* [Exercise requirements]
Find the line that contains "Between the tree" in the entries below. Output it and each later line exactly, and nothing else.

----- Data in this exercise -----

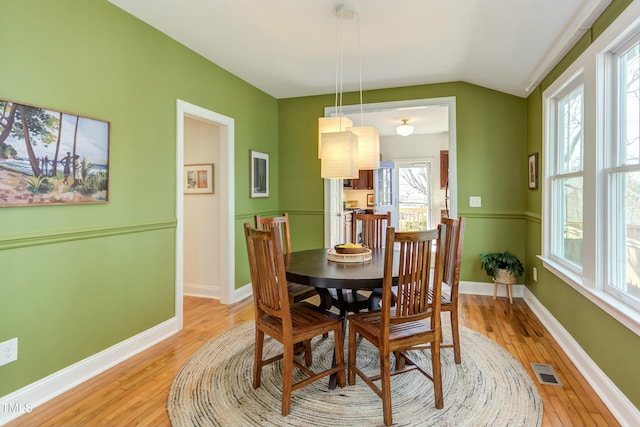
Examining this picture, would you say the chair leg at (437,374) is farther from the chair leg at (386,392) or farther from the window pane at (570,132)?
the window pane at (570,132)

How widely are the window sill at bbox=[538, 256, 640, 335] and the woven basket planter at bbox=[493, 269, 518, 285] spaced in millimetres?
893

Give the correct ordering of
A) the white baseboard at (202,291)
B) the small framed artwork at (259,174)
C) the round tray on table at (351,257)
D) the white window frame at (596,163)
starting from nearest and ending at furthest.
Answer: the white window frame at (596,163)
the round tray on table at (351,257)
the white baseboard at (202,291)
the small framed artwork at (259,174)

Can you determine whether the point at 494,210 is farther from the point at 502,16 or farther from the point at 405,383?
the point at 405,383

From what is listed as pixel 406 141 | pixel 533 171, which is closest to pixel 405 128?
pixel 406 141

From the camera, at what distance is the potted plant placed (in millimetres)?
3713

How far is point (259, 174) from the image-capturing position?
172 inches

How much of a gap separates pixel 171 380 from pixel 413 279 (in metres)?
1.69

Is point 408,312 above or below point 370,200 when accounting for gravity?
below

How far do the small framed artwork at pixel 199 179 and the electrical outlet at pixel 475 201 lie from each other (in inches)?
122

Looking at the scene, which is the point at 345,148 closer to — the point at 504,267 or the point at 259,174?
the point at 259,174

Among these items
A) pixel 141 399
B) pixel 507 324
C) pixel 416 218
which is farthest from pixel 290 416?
pixel 416 218

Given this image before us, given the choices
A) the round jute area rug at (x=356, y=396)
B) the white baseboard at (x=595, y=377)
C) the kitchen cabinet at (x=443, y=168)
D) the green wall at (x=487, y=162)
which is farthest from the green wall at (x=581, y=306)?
the kitchen cabinet at (x=443, y=168)

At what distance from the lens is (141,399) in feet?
6.66

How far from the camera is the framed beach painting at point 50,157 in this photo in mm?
1853
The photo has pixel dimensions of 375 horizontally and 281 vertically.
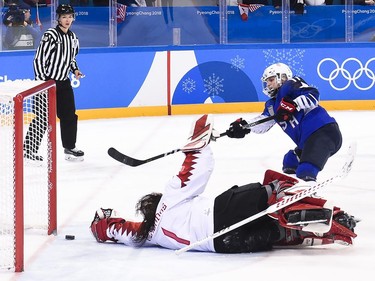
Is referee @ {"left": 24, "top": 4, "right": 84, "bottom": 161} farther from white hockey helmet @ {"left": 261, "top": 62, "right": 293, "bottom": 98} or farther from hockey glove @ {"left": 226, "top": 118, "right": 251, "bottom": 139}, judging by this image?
hockey glove @ {"left": 226, "top": 118, "right": 251, "bottom": 139}

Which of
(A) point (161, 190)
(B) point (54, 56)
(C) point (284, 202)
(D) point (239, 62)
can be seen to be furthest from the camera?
(D) point (239, 62)

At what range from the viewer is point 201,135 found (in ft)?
15.4

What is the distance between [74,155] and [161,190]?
1.39 metres

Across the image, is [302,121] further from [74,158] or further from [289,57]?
[289,57]

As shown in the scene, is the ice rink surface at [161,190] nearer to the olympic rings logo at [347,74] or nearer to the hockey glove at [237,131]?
the olympic rings logo at [347,74]

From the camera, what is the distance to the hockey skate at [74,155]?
25.3ft

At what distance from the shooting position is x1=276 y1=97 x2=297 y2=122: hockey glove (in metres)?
5.69

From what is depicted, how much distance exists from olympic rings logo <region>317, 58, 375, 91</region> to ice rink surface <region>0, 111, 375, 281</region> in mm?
296

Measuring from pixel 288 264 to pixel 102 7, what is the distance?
19.5 ft

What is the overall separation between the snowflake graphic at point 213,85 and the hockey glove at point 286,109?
14.3ft

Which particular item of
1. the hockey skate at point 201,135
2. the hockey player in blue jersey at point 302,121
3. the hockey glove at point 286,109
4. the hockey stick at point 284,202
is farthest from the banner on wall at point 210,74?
the hockey stick at point 284,202

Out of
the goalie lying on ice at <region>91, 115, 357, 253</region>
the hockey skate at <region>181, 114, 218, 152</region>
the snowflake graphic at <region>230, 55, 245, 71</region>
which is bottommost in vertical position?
the goalie lying on ice at <region>91, 115, 357, 253</region>

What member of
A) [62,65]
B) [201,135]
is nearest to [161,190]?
[62,65]

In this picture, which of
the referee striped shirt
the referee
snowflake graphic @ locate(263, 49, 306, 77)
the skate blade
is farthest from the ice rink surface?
the referee striped shirt
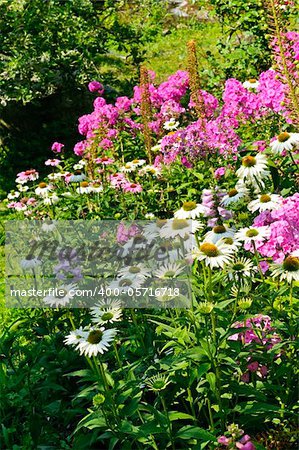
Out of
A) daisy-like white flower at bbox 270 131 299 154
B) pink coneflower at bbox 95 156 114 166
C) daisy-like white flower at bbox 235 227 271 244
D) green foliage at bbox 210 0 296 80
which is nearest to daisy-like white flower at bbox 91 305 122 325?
daisy-like white flower at bbox 235 227 271 244

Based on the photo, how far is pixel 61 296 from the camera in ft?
9.62

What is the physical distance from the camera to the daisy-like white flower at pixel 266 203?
8.83ft

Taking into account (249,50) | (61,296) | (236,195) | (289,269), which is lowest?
(61,296)

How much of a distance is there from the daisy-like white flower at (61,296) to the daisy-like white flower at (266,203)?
945 millimetres

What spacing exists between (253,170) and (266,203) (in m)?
0.25

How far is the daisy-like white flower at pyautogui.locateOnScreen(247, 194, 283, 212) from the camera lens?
8.83 feet

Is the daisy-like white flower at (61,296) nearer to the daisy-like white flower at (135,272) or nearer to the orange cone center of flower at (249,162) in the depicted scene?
the daisy-like white flower at (135,272)

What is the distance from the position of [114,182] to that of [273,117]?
1.17m

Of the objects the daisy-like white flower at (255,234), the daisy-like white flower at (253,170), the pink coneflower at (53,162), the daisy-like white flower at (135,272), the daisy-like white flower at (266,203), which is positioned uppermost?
the daisy-like white flower at (253,170)

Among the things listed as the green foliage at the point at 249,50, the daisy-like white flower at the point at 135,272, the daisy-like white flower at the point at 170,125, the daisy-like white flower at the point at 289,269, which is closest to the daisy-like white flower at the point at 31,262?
the daisy-like white flower at the point at 135,272

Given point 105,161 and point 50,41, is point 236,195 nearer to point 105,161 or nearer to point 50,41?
point 105,161

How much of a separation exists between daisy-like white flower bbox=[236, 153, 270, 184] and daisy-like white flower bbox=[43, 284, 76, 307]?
978mm

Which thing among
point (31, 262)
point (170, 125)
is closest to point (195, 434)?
point (31, 262)

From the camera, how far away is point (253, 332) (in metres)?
2.68
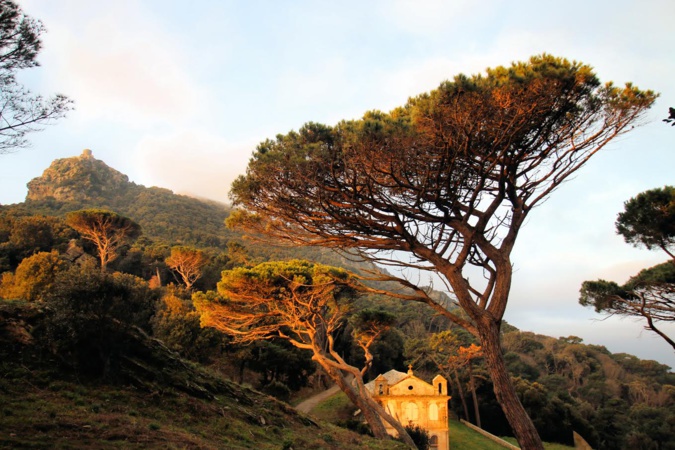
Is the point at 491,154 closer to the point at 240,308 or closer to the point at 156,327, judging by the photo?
the point at 240,308

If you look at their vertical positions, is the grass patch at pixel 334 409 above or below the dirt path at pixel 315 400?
above

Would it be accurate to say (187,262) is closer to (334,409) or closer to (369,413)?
(334,409)

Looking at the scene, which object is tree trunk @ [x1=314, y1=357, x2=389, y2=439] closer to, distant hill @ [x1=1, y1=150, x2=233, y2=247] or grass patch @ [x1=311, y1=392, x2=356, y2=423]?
grass patch @ [x1=311, y1=392, x2=356, y2=423]

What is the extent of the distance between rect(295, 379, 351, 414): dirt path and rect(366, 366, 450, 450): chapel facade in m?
4.14

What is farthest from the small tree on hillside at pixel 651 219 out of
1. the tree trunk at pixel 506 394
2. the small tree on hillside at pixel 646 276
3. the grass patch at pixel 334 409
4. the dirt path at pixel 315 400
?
the dirt path at pixel 315 400

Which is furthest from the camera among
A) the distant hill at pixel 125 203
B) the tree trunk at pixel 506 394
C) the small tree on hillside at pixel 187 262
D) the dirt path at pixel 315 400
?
the distant hill at pixel 125 203

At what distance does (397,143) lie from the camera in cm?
723

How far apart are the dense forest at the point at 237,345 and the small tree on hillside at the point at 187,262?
124 millimetres

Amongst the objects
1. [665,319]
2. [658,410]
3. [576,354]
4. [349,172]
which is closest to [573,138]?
[349,172]

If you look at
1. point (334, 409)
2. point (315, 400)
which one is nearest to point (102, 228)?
point (315, 400)

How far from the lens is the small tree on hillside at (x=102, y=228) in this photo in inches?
1297

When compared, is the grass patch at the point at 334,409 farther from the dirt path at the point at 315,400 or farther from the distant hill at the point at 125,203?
the distant hill at the point at 125,203

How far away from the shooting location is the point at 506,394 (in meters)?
6.00

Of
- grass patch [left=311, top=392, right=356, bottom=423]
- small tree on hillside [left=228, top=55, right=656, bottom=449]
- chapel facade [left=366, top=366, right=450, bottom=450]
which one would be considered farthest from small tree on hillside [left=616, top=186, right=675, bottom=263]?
grass patch [left=311, top=392, right=356, bottom=423]
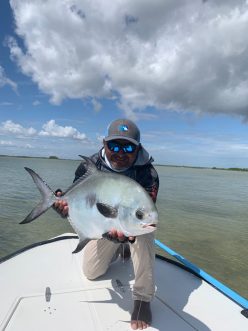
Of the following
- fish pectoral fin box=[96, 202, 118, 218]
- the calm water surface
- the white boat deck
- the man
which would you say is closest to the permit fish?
fish pectoral fin box=[96, 202, 118, 218]

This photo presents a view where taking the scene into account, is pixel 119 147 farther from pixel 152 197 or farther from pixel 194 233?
pixel 194 233

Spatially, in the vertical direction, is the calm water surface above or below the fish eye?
below

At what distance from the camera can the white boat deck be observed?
3.37 metres

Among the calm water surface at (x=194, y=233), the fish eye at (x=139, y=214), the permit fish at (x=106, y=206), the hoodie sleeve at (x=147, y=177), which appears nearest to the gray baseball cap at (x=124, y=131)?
the hoodie sleeve at (x=147, y=177)

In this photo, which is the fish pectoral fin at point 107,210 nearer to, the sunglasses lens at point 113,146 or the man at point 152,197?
the man at point 152,197

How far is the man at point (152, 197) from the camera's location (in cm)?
355

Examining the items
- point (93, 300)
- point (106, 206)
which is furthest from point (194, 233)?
point (106, 206)

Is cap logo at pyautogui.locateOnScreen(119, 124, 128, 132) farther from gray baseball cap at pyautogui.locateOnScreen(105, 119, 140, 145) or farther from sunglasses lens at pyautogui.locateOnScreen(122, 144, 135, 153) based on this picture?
sunglasses lens at pyautogui.locateOnScreen(122, 144, 135, 153)

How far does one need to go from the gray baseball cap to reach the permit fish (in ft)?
1.93

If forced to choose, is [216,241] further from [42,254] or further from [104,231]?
[104,231]

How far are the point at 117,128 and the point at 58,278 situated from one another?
7.34ft

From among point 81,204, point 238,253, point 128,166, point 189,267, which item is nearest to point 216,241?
point 238,253

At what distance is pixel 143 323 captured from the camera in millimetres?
3375

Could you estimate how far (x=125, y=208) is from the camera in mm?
2738
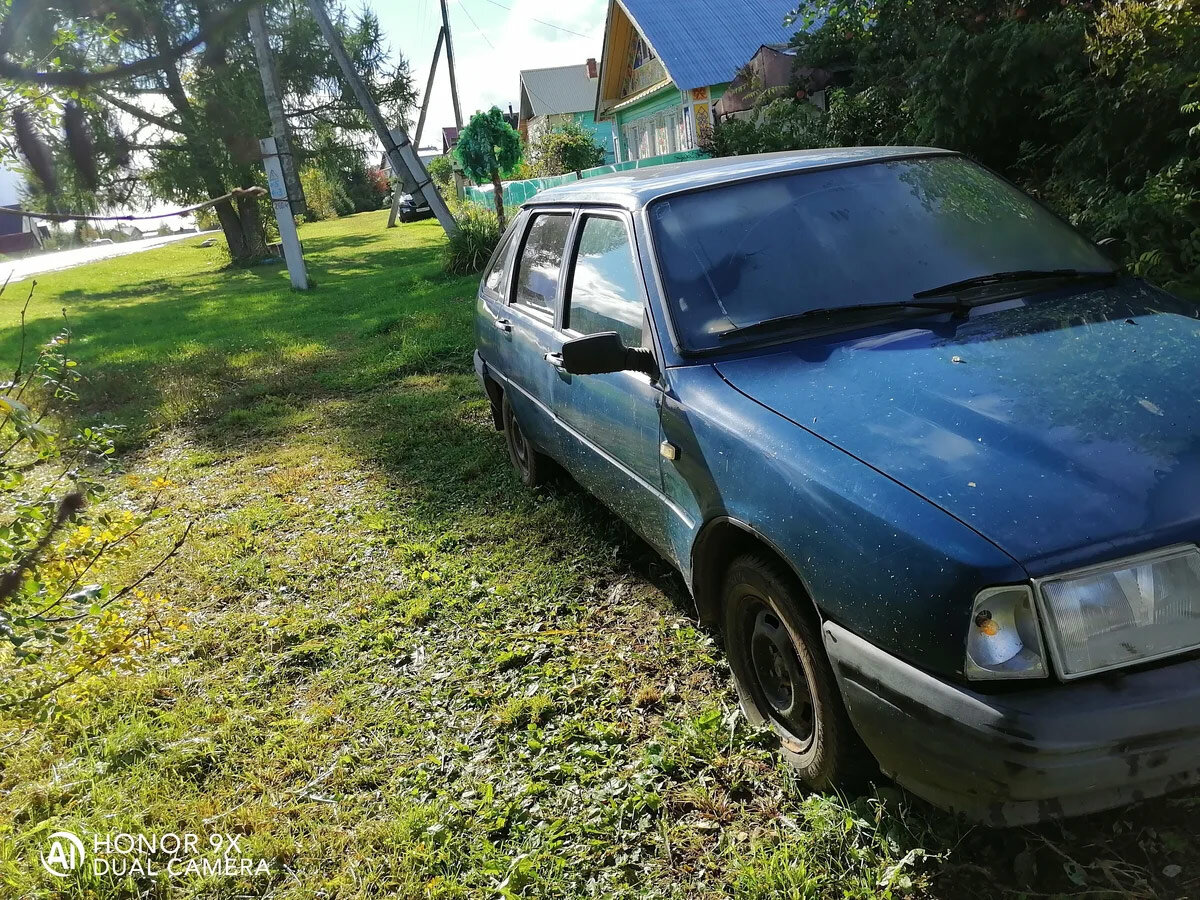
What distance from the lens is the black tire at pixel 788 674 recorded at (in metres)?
2.31

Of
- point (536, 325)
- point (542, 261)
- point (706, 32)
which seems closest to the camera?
point (536, 325)

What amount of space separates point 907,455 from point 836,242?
1221 millimetres

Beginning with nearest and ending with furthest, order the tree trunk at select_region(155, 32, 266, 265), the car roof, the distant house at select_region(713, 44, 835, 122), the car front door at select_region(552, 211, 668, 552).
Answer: the car front door at select_region(552, 211, 668, 552) < the car roof < the distant house at select_region(713, 44, 835, 122) < the tree trunk at select_region(155, 32, 266, 265)

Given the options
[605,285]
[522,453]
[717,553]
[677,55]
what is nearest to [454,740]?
[717,553]

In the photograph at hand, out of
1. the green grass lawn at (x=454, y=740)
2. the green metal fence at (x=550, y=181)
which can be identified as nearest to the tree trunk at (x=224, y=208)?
the green metal fence at (x=550, y=181)

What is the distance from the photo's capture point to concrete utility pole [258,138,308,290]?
1394cm

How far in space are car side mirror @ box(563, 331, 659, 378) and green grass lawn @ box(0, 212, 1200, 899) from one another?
3.74 ft

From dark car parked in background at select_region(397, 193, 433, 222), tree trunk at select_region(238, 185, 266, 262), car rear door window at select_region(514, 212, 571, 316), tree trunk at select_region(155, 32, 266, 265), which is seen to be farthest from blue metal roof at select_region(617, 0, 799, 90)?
car rear door window at select_region(514, 212, 571, 316)

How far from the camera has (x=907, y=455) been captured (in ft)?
6.95

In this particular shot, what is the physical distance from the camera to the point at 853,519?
2.04 metres

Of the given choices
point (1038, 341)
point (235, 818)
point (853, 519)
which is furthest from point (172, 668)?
point (1038, 341)

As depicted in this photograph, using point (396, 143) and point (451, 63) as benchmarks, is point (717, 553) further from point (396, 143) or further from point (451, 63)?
point (451, 63)

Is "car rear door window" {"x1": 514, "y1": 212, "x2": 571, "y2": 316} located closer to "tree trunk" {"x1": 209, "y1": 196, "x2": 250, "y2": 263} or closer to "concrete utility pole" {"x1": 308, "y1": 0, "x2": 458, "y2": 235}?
"concrete utility pole" {"x1": 308, "y1": 0, "x2": 458, "y2": 235}

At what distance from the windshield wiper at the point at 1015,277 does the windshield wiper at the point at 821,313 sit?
0.19 feet
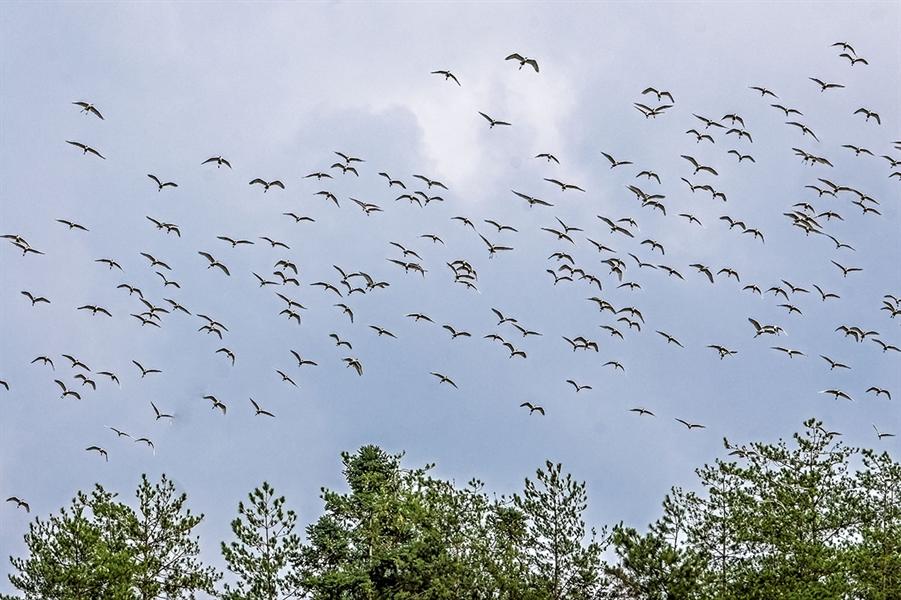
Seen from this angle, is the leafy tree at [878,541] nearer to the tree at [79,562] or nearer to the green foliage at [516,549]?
the green foliage at [516,549]

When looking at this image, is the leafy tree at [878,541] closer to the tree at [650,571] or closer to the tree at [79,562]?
the tree at [650,571]


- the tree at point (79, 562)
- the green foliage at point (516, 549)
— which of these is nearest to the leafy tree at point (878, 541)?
the green foliage at point (516, 549)

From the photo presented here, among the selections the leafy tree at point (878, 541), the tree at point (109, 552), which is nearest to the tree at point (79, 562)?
the tree at point (109, 552)

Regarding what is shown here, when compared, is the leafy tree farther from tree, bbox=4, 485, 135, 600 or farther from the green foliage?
tree, bbox=4, 485, 135, 600

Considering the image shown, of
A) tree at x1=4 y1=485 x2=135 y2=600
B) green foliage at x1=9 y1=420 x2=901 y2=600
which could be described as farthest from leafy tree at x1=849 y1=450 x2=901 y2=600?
tree at x1=4 y1=485 x2=135 y2=600

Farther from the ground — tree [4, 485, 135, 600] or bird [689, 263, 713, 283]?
bird [689, 263, 713, 283]

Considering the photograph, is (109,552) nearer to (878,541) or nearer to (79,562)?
(79,562)

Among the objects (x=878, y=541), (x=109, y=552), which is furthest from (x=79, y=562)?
(x=878, y=541)

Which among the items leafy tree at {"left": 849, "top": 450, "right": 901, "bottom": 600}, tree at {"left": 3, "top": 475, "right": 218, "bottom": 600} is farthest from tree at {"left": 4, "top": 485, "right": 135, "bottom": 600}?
leafy tree at {"left": 849, "top": 450, "right": 901, "bottom": 600}

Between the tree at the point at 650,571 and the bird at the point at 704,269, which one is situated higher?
the bird at the point at 704,269

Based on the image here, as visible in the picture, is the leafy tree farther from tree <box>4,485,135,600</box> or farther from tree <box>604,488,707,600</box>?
tree <box>4,485,135,600</box>

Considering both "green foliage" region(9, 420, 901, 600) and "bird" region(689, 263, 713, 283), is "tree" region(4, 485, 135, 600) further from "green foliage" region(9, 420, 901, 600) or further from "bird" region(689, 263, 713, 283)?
"bird" region(689, 263, 713, 283)

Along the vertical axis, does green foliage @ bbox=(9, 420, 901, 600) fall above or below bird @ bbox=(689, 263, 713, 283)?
below

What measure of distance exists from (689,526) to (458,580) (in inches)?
462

-----

* [Solution to the exercise]
Between the tree at the point at 650,571 and the bird at the point at 704,269, which one is situated higher?
the bird at the point at 704,269

Based on the image here, as visible in the picture, is the leafy tree farther from tree <box>4,485,135,600</box> or farther from tree <box>604,488,707,600</box>?
tree <box>4,485,135,600</box>

Considering both "green foliage" region(9, 420, 901, 600) and "bird" region(689, 263, 713, 283), is "tree" region(4, 485, 135, 600) further from "green foliage" region(9, 420, 901, 600) or further from "bird" region(689, 263, 713, 283)?
"bird" region(689, 263, 713, 283)

Along the vertical axis, does green foliage @ bbox=(9, 420, 901, 600) fall above or below bird @ bbox=(689, 263, 713, 283)?
below

What measure of distance exists from (689,526) to (458,580) (in inches)?
462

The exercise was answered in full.